## Stated exercise:
List every line in the data below that contains the word "nearer". Case counts.

*****

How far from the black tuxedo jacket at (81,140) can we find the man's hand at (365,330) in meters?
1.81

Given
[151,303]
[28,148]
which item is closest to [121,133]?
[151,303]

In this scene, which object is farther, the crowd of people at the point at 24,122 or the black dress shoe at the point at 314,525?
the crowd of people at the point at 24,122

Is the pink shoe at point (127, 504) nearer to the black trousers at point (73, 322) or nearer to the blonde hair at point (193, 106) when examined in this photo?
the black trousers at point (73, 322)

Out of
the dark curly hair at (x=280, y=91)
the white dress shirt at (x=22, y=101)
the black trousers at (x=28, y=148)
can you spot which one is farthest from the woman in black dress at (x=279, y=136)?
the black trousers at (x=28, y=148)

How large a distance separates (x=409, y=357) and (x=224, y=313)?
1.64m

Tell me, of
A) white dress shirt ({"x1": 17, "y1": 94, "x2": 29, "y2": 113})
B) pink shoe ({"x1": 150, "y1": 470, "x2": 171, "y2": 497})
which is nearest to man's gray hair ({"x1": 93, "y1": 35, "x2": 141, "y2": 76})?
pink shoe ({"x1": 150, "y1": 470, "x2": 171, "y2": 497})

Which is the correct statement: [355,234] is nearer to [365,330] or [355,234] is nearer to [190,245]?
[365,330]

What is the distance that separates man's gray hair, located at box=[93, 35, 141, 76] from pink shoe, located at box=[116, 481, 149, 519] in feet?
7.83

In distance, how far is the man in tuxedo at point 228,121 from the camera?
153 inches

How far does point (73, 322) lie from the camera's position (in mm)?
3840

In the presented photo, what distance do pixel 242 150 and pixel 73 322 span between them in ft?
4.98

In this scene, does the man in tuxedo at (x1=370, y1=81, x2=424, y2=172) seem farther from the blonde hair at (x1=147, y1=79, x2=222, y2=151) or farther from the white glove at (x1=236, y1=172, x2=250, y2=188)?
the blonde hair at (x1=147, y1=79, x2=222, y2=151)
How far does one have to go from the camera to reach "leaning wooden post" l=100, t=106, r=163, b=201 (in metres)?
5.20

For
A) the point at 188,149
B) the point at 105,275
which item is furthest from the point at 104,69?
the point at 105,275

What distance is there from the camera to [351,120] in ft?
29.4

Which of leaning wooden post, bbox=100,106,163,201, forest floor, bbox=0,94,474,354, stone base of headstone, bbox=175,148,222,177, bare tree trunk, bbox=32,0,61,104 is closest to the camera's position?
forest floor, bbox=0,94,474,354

*****

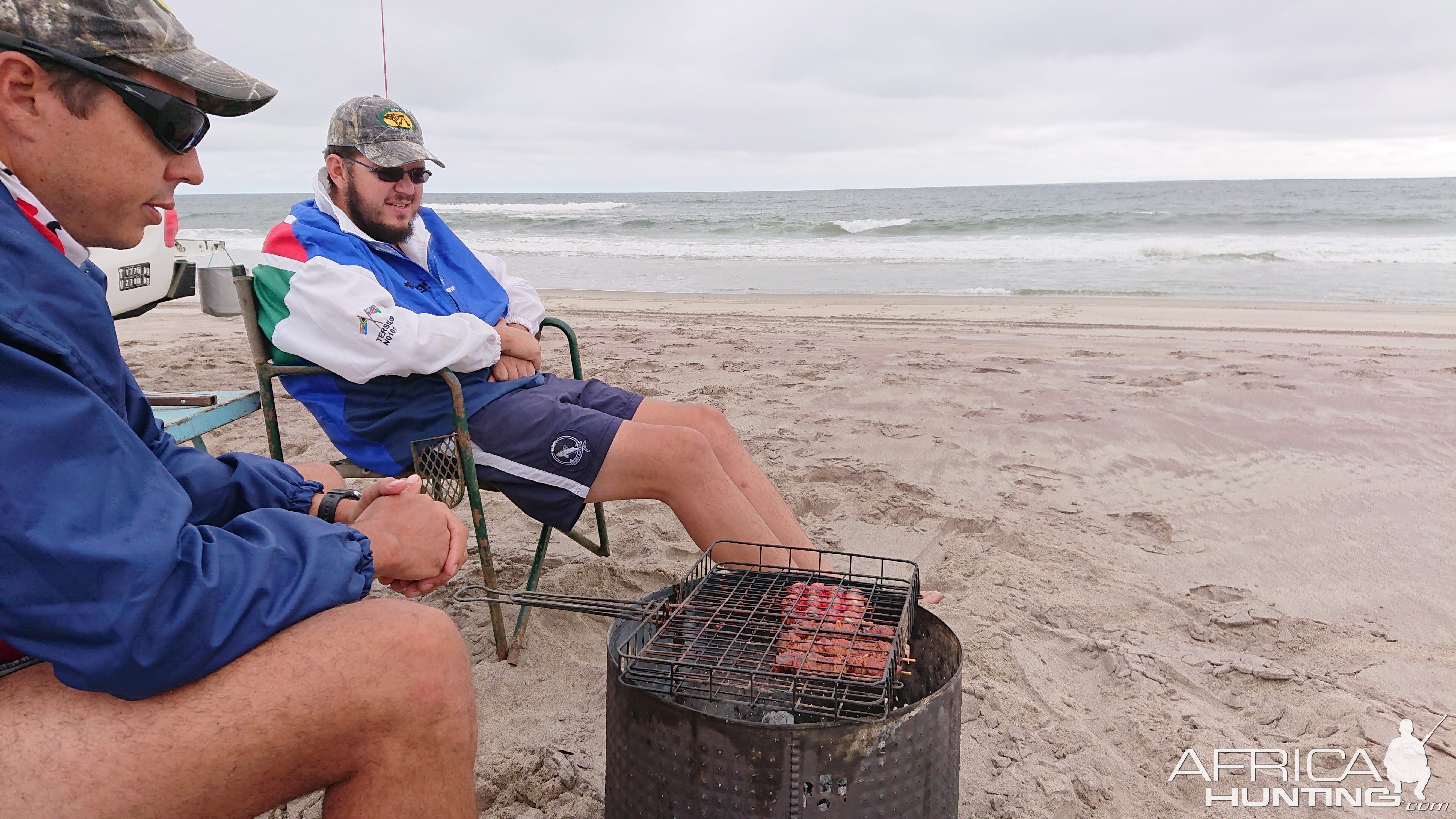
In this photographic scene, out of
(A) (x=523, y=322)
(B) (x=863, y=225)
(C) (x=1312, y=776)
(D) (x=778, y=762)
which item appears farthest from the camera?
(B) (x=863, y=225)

*****

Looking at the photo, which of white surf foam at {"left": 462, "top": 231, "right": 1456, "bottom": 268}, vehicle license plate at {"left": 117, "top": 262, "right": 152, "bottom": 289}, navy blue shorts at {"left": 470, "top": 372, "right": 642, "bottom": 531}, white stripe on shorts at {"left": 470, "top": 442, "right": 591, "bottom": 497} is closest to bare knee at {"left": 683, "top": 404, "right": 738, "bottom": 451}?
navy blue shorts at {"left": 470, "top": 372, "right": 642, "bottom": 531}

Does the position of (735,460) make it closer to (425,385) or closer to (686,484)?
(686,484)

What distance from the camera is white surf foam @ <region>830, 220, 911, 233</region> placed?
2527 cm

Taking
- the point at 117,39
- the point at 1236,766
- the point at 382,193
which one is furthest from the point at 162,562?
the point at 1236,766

*****

## Result for this task:
Is the pink shoe at point (127, 504) nearer to the black trousers at point (73, 322) or nearer to the blonde hair at point (193, 106) when examined in this photo?
Which is the correct statement: [355,234] is nearer to [365,330] or [355,234] is nearer to [190,245]?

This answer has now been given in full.